Question

differentiate y=2(x+1)^3 by definition of differentiation..
help me?

Answer 1

chain rule - derivative of outside then derivative of inside:
y'=2 (3(x+1)^(3-1)) *1
=6(x+1)^2

Answer 2

by the definition you have to use the limit as h approaches zero \[\lim_{h \rightarrow 0}\frac{ (x+h)-x }{h }\]

Answer 3

yes that is a formula... but how to find the answer using the formula? seriously i don't know..

Answer 4

please help me?

Answer 5

sorry i'm not sure, the way i tried didn't get me the right answer

Answer 6

oo its ok..thanks

Answer 7

Warning: I'm going to do this directly.
\(y=2(x+1)^3\)
\(y+\delta y=2(x+1+\delta x)^3\)

Now, \(\delta y=2(x+1)^3 -2(x+1+\delta x)^3 \)

Note: \(x^3-y^3=(x-y)(x^2+y^2+xy)\)

So,
\(\delta y=2[(x+1-(x+1+\delta x) ][(x+1)^2+(x+1+\delta x)^2+(x+1)(x+1+\delta x) \)]

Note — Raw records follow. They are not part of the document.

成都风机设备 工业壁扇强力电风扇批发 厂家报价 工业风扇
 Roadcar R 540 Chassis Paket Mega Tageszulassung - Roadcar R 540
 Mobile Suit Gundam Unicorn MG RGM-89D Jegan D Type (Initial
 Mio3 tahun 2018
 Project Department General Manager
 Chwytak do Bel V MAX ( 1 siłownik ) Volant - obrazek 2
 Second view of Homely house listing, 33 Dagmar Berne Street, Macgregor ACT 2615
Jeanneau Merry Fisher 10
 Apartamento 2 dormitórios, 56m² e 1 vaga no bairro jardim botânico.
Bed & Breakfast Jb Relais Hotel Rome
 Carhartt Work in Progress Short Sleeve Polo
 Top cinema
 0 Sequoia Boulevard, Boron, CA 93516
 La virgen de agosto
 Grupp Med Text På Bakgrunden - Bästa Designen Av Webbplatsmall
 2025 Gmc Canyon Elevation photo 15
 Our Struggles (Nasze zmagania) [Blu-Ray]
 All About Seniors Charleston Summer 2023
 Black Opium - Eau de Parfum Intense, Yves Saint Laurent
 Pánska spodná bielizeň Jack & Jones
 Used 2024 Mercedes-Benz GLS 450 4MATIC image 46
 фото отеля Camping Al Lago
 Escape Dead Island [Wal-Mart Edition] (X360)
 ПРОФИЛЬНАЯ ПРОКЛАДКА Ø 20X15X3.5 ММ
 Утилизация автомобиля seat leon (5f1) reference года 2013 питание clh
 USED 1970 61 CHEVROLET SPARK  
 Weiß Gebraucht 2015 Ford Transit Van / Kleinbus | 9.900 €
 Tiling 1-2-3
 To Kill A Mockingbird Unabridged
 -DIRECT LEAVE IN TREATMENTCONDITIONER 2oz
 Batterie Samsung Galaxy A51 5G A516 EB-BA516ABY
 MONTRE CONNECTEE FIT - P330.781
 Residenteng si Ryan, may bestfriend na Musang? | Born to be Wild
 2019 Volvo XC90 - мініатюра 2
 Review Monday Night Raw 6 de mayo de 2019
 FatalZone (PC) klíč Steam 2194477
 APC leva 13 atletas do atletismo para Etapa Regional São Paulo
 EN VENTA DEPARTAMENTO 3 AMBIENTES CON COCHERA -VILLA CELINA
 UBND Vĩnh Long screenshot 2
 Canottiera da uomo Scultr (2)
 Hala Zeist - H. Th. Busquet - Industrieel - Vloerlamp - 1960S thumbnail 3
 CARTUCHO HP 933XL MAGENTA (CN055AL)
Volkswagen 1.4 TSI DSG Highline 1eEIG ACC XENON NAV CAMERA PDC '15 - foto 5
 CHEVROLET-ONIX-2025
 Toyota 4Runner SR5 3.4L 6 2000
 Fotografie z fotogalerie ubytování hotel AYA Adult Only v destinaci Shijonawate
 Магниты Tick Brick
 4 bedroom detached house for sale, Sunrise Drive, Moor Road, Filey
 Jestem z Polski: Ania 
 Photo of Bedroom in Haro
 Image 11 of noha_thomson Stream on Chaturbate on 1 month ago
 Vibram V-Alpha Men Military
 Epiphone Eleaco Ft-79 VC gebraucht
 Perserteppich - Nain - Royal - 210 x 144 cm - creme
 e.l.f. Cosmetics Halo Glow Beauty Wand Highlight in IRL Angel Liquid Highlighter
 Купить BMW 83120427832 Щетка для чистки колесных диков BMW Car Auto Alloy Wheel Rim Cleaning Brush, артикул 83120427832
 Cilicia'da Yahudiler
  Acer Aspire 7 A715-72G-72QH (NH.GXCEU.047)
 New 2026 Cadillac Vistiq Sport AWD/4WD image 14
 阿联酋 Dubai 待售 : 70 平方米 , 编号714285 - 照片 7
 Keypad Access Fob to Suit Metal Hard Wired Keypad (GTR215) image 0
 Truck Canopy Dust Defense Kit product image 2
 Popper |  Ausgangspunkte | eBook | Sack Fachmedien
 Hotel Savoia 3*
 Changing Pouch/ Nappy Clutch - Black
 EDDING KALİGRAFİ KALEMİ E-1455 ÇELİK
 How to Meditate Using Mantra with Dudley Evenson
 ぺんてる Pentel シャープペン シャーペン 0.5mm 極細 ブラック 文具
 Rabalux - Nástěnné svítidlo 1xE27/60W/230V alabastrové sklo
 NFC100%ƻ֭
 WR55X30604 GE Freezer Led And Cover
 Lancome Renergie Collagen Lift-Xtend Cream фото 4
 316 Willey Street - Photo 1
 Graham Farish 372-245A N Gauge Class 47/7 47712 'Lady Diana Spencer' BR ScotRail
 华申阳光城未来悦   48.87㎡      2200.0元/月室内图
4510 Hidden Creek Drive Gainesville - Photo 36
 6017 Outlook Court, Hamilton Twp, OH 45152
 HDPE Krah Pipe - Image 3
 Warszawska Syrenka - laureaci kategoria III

\(\delta y=2(\delta x)[(x+1)^2+(x+1+\delta x)^2+(x+1)(x+1+\delta x) \)]

Dividing by \(\delta x\),
\(\frac{\delta y}{\delta x}=2[(x+1)^2+(x+1+\delta x)^2+(x+1)(x+1+\delta x) \)]

taking the limit, \( \delta x \rightarrow 0\)
\[\lim_{\delta x \rightarrow 0}{\frac{\delta y}{\delta x}}=\lim_{\delta x \rightarrow 0}{2[(x+1)^2+(x+1+\delta x)^2+(x+1)(x+1+\delta x) ]}\]
Thus,
\[\frac{d y}{d x}=2[(x+1)^2+(x+1)^2+(x+1)(x+1) ]\]
\[\frac{d y}{d x}=6(x+1)^2\]
voila! Though I cannot imagine what kind of person would ask you to do this...

Answer 8

hehe my lecturer ask to do this for my assignment..btw thanks for your help..i get it now.... ;)

Answer 9

LOL okaaaay...
You're welcome :)